The term Laryngopharyngeal Reflux (LPR) refers to the backflow of food or stomach acid all of the way back up into the larynx (the voice box) or the pharynx (the throat). LPR (silent reflux) can occur during the day or night, even if a person who has LPR hasn’t eaten a thing.

Silent Reflux Can Cause:

  • Hoarseness
  • A “lump” in the throat
  • Trouble swallowing
  • Chronic cough
  • Too much throat mucus
  • Heartburn
There are many symptoms of LPR, all of which relate to sensations in the throat. Fifty percent of people with LPR do not have symptoms of heartburn or indigestion.

Diagnosis of Laryngeal Reflux:

 Most often, the ENT surgeon can diagnose LPR through a combination of a medical history and symptom score and a thorough clinical examination of  your throat and vocal cords with a rigid or flexible endocope. The voice box is typically red, irritated, and swollen from acid reflux damage.

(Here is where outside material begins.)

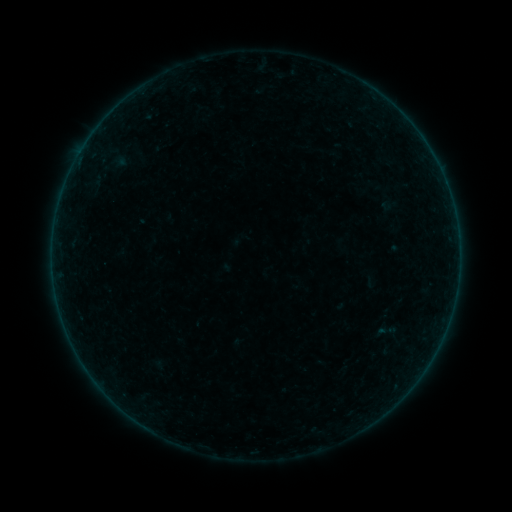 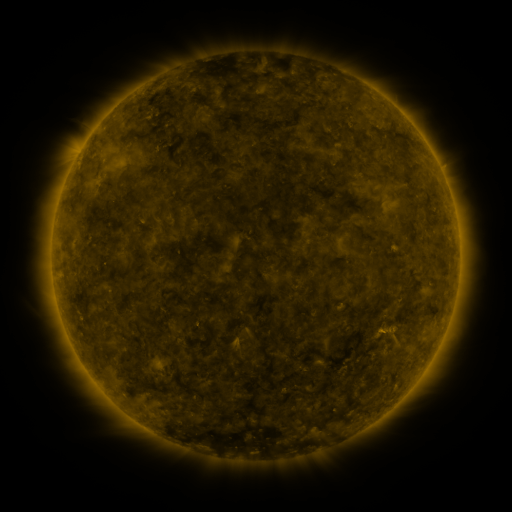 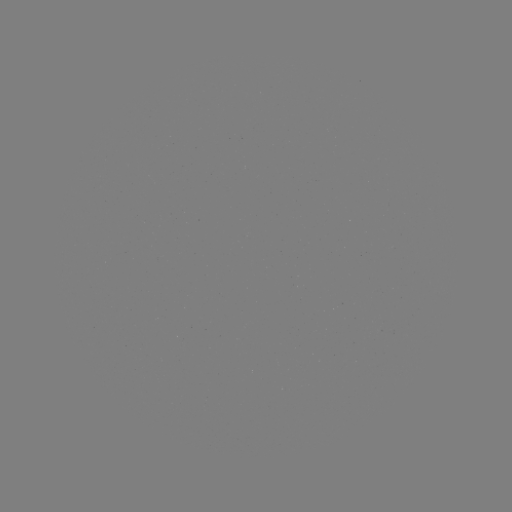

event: sigmoid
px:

This swelling and inflammation will eventually resolve with medical treatment, although it may take a few months.


Most of the time, LPR is well controlled with medications (Proton Pump Inhibitors, or PPI’s), taken long periods of time.

Treatment of Laryngeal Reflux.ent

Treatment of Laryngeal Reflux

Silent reflux treatment for adults may include these lifestyle modifications:
  • Lose weight, if needed.
  • Quit smoking, if you are a smoker.
  • Avoid alcohol.
  • Restrict chocolate, mints, fats, citrus fruits, carbonated beverages, spicy or tomato-based products, red wine, and caffeine.
  • Stop eating at least three hours before going to bed.
  • Elevate the head of the bed about 4 to 6 inches.
  • Avoid wearing tight-fitting clothes around the waist.